Mr C pleaded not guilty but was convicted in 2008 of raping a 14-year-old girl. He was also convicted of two offences of sexual activity with a 13-year-old female. He was sentenced to an indeterminate sentence of imprisonment for public protection (IPP) with a minimum term of four years.
Mr C was refused leave to appeal against his conviction and applied to the Commission in October 2009.
Having carried out a detailed review of the case, the Commission has decided to refer Mr C’s conviction to the Court of Appeal. The referral is based on new evidence relating to the credibility of the complainant which raises a real possibility that the Court will quash the conviction for rape and replace it with one for unlawful sexual activity with a child.
This press release was issued by Justin Hawkins, Head of Communication, Criminal Cases Review Commission, on 0121 232 0906 or e-mail email@example.com.
Notes for editors
1. The Criminal Cases Review Commission is an independent body set up under the Criminal Appeal Act 1995. It is responsible for reviewing suspected and alleged miscarriages of criminal justice in England, Wales and Northern Ireland. It is based in Birmingham and is funded by the Ministry of Justice.

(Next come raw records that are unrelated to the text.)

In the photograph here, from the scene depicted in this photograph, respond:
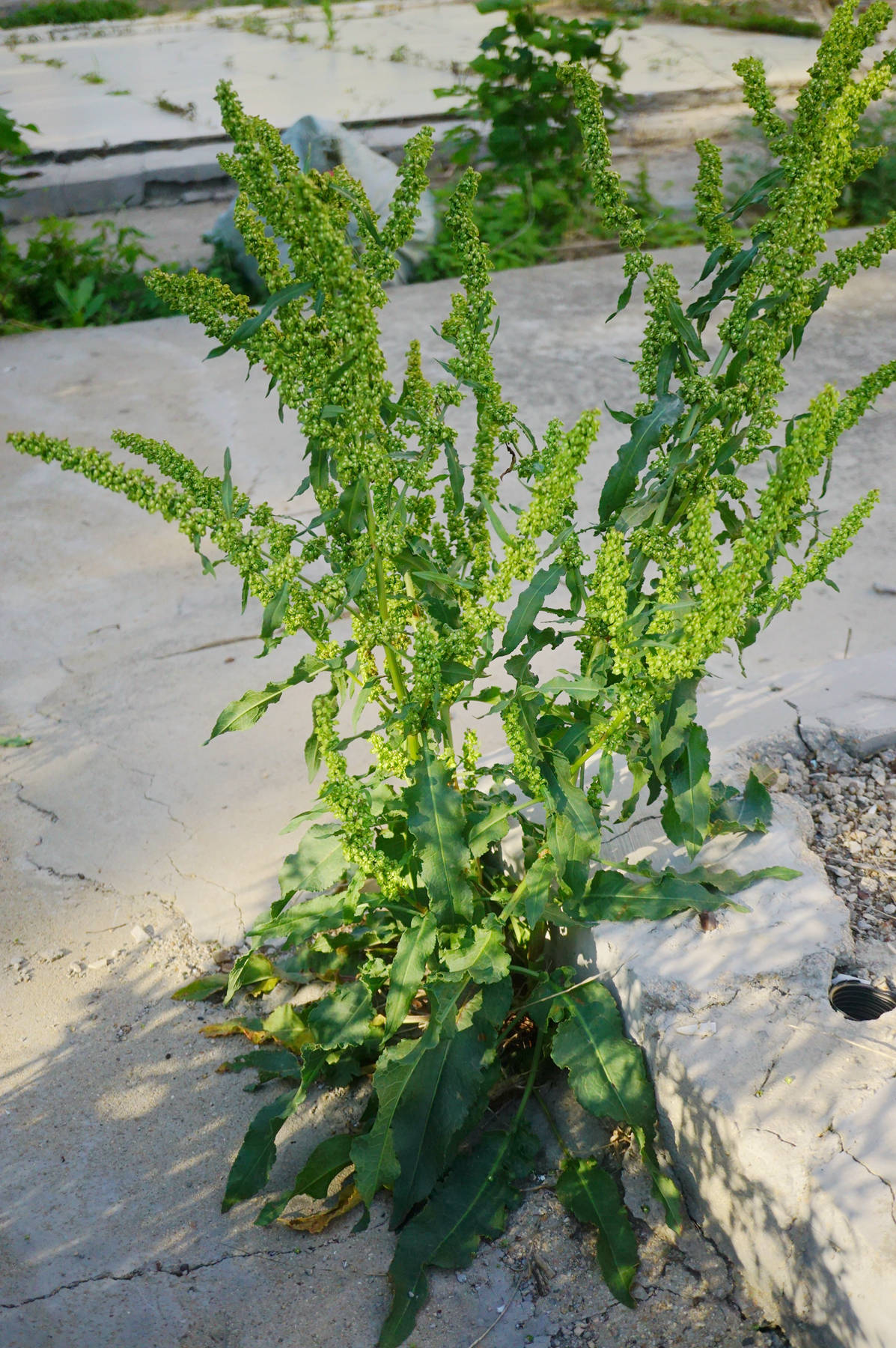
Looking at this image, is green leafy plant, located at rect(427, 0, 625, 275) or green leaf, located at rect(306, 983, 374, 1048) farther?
green leafy plant, located at rect(427, 0, 625, 275)

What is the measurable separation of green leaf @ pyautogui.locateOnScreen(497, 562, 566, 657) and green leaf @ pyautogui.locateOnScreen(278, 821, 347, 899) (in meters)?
0.65

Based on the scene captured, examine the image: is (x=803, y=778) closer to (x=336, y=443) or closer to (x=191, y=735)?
(x=336, y=443)

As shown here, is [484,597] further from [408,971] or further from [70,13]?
[70,13]

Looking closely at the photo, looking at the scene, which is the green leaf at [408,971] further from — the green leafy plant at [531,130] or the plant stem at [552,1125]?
the green leafy plant at [531,130]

2. There are currently twelve Commissioners who bring to the Commission considerable experience from a wide variety of backgrounds. Commissioners are appointed by the Queen on the recommendation of the Prime Minister in accordance with the Office for the Commissioner for Public Appointments’ Code of Practice.

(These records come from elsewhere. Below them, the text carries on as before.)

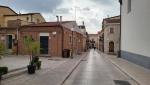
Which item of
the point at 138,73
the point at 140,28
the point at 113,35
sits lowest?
the point at 138,73

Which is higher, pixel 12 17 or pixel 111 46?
pixel 12 17

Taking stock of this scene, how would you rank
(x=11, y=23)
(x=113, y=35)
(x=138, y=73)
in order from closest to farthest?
(x=138, y=73) → (x=11, y=23) → (x=113, y=35)

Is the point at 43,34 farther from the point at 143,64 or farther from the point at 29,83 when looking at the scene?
the point at 29,83

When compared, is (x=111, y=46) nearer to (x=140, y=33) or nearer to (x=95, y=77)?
(x=140, y=33)

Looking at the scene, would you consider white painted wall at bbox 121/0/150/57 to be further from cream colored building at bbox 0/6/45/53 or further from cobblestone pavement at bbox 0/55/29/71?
cream colored building at bbox 0/6/45/53

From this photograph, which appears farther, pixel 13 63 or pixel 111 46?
pixel 111 46

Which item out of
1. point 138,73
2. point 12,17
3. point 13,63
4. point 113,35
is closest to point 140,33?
point 138,73

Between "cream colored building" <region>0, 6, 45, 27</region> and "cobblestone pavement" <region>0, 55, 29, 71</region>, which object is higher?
"cream colored building" <region>0, 6, 45, 27</region>

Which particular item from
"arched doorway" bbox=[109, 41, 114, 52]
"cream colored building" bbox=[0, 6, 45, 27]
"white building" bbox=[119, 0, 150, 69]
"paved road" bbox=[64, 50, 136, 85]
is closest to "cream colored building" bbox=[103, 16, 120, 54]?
"arched doorway" bbox=[109, 41, 114, 52]

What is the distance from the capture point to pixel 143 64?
82.7ft

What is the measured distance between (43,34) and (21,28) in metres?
3.45

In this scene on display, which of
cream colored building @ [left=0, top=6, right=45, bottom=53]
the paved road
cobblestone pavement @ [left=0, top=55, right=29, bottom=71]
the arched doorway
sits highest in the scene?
cream colored building @ [left=0, top=6, right=45, bottom=53]

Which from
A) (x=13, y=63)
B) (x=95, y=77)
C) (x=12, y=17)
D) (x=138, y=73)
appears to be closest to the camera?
(x=95, y=77)

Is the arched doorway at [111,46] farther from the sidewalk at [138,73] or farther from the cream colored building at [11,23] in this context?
the sidewalk at [138,73]
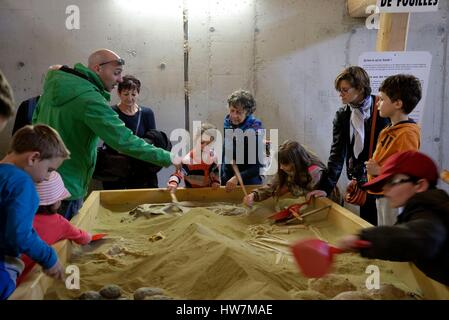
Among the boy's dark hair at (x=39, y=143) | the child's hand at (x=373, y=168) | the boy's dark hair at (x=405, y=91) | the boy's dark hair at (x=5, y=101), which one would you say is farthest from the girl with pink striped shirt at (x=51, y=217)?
the boy's dark hair at (x=405, y=91)

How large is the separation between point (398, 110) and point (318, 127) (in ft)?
7.50

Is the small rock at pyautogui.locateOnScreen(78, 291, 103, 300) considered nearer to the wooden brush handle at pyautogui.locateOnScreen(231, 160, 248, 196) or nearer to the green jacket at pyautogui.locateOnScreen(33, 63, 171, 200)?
the green jacket at pyautogui.locateOnScreen(33, 63, 171, 200)

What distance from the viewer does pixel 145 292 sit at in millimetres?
1583

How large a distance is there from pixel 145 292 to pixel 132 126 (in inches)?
87.1

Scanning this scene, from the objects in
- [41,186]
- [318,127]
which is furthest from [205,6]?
[41,186]

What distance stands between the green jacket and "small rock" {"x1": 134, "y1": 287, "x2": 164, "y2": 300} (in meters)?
1.14

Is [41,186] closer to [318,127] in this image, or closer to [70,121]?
[70,121]

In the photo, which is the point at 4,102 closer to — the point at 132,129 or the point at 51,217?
the point at 51,217

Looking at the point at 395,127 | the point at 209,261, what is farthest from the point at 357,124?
the point at 209,261

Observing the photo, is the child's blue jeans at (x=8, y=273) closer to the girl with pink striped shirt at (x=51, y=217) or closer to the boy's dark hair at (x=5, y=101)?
the girl with pink striped shirt at (x=51, y=217)

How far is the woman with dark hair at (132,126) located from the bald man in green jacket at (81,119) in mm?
819

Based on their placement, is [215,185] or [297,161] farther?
[215,185]

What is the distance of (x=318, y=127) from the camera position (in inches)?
186

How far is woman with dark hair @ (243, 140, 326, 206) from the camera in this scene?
279 centimetres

3. The Commission usually receives around 1,500 applications for reviews (convictions and/or sentences) each year. Typically, around 3.5%, or one in 29, of all applications are referred to the appeal courts.
4. The Commission considers whether, as a result of new evidence or argument, there is a real possibility that the conviction would not be upheld were a reference to be made. New evidence or argument is argument or evidence which has not been raised during the trial or on appeal. Applicants should usually have appealed first. A case can be referred in the absence of new evidence or argument or an earlier appeal only if there are “exceptional circumstances”.
5. If a case is referred, it is then for the appeal court to decide whether the conviction is unsafe or the sentence unfair.